▶ [Task requirements] Rewrite the records as a JSON list of strings, one string per line, starting at the line that contains "Within the photo, how" and continuing through the end of the records, with both ends included and blank lines omitted.

▶ [Extracted data]

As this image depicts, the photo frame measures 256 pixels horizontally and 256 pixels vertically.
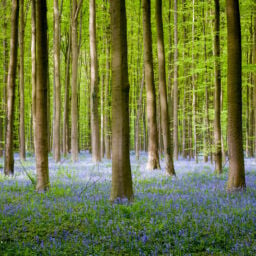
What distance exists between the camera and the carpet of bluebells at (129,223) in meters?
4.87

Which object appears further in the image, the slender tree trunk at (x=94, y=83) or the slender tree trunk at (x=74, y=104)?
the slender tree trunk at (x=74, y=104)

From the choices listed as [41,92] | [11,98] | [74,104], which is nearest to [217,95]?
[41,92]

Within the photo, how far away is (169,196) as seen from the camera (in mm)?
8602

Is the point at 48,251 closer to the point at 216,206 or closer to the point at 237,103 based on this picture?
the point at 216,206

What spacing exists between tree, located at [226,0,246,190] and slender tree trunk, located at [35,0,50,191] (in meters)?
5.58

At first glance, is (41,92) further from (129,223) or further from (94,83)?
(94,83)

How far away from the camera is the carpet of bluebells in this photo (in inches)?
192

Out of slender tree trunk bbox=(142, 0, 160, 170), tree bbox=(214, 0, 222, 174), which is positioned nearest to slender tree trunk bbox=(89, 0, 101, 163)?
slender tree trunk bbox=(142, 0, 160, 170)

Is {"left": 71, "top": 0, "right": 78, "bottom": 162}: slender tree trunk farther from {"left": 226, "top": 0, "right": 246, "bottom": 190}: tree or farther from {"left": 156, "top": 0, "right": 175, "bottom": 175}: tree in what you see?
{"left": 226, "top": 0, "right": 246, "bottom": 190}: tree

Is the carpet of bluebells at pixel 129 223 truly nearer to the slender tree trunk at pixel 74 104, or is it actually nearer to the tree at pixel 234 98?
the tree at pixel 234 98

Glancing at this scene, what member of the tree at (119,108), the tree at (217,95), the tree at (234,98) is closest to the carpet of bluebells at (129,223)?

▶ [Exercise result]
[
  "Within the photo, how far away is (169,196) as seen from the camera (in mm)?",
  "8602",
  "Is the point at 48,251 closer to the point at 216,206 or closer to the point at 237,103 based on this picture?",
  "the point at 216,206",
  "What spacing exists between tree, located at [226,0,246,190] and slender tree trunk, located at [35,0,50,191] (in meters)?",
  "5.58",
  "At first glance, is (41,92) further from (129,223) or further from (94,83)?",
  "(94,83)",
  "How far away from the camera is the carpet of bluebells in this photo (in inches)?",
  "192",
  "Out of slender tree trunk bbox=(142, 0, 160, 170), tree bbox=(214, 0, 222, 174), which is positioned nearest to slender tree trunk bbox=(89, 0, 101, 163)?",
  "slender tree trunk bbox=(142, 0, 160, 170)",
  "Is {\"left\": 71, \"top\": 0, \"right\": 78, \"bottom\": 162}: slender tree trunk farther from {\"left\": 226, \"top\": 0, \"right\": 246, \"bottom\": 190}: tree or farther from {\"left\": 156, \"top\": 0, \"right\": 175, \"bottom\": 175}: tree in what you see?",
  "{\"left\": 226, \"top\": 0, \"right\": 246, \"bottom\": 190}: tree",
  "Is the carpet of bluebells at pixel 129 223 truly nearer to the slender tree trunk at pixel 74 104, or is it actually nearer to the tree at pixel 234 98?",
  "the tree at pixel 234 98",
  "Glancing at this scene, what member of the tree at (119,108), the tree at (217,95), the tree at (234,98) is closest to the carpet of bluebells at (129,223)?"
]